GAAP net income for the quarter was $186 million or $1.38 per diluted share. Non-GAAP net income was $217 million or $1.61 per diluted share, an increase of 2% year-over-year and above the top of our range.
Cash balances as of June 30 was $4 billion, our operating cash flow continues to be very strong and increased by 4% to $264 million, strength came mainly from our healthy collection from customers with DSO of 61 days. During the quarter, we continued our buyback program and purchased 2.7 million shares for $325 million at an average price of $118.
So that sums it up for me, and now I’ll turn the call to Gil for his presentation.
Gil Shwed — Founder and Chief Executive Officer
Hi everyone. Very happy to see you on our earning call. Actually, we are celebrating today, I think, it’s our — my 101 earning call, 25 years as a public company. We went — I mean, Q2 of 1996 was our first quarter as a public company. So I’m very pleased to see you.
I’ll go quickly — I’ll try to go through this presentation. I’ll skip the first few slides, which you saw the forward-looking statements, but I’ll speak about the business highlights. This quarter, I chose to focus on case studies that will demonstrate our three pillars of security. So before I jump into that, a quick introduction. You’ve seen the data, you’ve seen the numbers, the increase in revenues. The full data again so I won’t stop on that. But let’s go to state of the business.
First, I think we’ve completed a pretty good — actually a very good first half, especially in Europe and Asia. If you remember a couple of years ago, we’ve put some new leadership in Asia. Two quarters ago, we have a new leader for Europe, and I must say that two quarters in, we had excellent second quarter in Europe, very good first half, nice momentum, new customers on all the pillars, so I’m very, very pleased to see that in Europe.
And I’m very pleased to see the first half in Asia that continues with a positive trend even with the few challenges that were been in Asia due to the corona in the second quarter, especially in India. By the way, I hope within the U.S., where we have now a new leader which was in the quarter for like five or six weeks during the quarter. I hope that within a few quarters we’ll be able to see similar trends in the Americas as well.

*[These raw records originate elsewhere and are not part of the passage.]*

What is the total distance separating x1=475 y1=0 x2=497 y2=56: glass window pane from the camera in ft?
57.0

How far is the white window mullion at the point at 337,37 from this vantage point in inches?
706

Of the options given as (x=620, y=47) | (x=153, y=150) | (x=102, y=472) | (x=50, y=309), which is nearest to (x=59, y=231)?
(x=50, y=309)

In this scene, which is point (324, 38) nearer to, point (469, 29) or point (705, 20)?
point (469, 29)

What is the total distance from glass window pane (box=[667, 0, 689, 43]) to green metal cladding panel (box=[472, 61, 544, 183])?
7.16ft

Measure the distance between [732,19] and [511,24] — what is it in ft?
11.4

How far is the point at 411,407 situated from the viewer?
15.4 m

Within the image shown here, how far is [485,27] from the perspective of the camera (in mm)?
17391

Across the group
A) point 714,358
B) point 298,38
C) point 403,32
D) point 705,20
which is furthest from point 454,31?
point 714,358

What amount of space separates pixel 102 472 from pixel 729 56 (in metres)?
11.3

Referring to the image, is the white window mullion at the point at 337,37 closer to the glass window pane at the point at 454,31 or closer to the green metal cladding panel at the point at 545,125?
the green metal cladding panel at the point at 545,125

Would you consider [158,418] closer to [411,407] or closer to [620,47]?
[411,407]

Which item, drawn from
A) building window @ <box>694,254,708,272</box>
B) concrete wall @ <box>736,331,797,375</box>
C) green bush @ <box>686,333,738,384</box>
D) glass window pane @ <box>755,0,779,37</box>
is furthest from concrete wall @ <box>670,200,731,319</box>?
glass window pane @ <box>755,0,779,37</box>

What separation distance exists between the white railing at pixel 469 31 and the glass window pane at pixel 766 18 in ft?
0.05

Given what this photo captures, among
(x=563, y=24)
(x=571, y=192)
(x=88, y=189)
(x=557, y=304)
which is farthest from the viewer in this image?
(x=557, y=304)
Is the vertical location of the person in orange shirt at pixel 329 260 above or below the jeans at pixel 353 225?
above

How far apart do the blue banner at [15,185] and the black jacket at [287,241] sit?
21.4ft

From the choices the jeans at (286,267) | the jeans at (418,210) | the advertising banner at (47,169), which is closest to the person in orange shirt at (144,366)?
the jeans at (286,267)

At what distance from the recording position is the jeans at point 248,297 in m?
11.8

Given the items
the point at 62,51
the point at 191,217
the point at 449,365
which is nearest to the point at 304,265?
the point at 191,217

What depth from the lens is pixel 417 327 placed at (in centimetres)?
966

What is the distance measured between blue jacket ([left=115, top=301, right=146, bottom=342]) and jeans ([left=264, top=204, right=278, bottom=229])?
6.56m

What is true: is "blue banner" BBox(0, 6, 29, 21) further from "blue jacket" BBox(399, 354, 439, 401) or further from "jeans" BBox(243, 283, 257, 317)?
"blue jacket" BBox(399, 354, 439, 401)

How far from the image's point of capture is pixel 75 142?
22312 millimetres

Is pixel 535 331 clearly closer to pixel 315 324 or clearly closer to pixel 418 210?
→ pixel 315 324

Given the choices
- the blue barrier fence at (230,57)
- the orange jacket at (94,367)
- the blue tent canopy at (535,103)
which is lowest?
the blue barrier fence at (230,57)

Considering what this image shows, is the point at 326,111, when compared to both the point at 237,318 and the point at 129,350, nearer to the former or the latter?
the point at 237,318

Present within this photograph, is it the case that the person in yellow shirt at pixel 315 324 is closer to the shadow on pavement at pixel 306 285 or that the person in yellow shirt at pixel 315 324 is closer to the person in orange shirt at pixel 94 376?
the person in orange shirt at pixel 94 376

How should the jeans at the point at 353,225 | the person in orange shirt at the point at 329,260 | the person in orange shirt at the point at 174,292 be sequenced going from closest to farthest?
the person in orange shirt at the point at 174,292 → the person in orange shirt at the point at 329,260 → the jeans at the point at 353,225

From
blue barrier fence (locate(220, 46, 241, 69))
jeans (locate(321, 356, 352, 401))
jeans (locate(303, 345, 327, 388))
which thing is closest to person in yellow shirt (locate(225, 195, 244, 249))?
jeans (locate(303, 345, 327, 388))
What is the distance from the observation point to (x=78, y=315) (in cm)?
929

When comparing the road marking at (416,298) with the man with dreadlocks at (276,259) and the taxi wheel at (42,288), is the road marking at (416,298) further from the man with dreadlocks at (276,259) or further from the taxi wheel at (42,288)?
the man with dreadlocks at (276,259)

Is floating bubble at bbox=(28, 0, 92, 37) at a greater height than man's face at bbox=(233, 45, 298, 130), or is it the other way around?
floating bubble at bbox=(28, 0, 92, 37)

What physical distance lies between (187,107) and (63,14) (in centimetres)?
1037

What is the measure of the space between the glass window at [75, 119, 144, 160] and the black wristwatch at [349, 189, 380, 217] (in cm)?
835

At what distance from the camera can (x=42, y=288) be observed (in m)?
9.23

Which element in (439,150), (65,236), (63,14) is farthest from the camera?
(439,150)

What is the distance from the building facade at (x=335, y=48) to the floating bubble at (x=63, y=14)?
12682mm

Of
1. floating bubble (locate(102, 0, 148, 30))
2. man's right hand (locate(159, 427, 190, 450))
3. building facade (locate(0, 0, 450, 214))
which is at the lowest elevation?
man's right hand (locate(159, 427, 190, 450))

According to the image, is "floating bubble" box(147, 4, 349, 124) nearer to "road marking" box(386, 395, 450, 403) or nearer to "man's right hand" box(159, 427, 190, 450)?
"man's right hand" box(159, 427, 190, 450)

In terms of technologies and product, the CloudGuard and Harmony product line doubled in the past two years, twice since 2019 and now account for 20% of our subscription revenues, almost doubling the amount that they were before, so — which is again pretty good, the same strategic trend that we’re speaking about with the Infinity Architecture.
And last and not least is our Infinity program. The Infinity program includes customers that are, what I would call strategic customers. Customers with we commit to for a multiyear, they commit to us for a multiyear. Usually most of the time, they buy multiple pillars of our technology not just one set of technologies, and this business tripled in revenues and also in deals that we win, which we’ll show in the future since second quarter of last year, so which is a very, very good trend.
So let me speak a little bit about our architecture and what does it mean? So the Infinity Architecture include three pillars; the Quantum, that’s the network security family; the Harmony, that’s our latest family securing user, securing access, very relevant now as we are in corona and post-corona time frame and remote work is becoming more prevalent [Phonetic] in our world; and last and not least is the CloudGuard family, I believe it’s the most comprehensive cloud suite in our industry.
All of that is based on a unified threat intelligence, real time threat cloud, unified management and many, many, many other tools that can control the security across all the vectors of attack. My belief is, this is a unique architecture that no one else in our industry has and this is, I think, a very important bet for the future, the consolidation, the simplification and providing companies with the reliability to block threats and the prevention-first architecture to block threat on every aspect.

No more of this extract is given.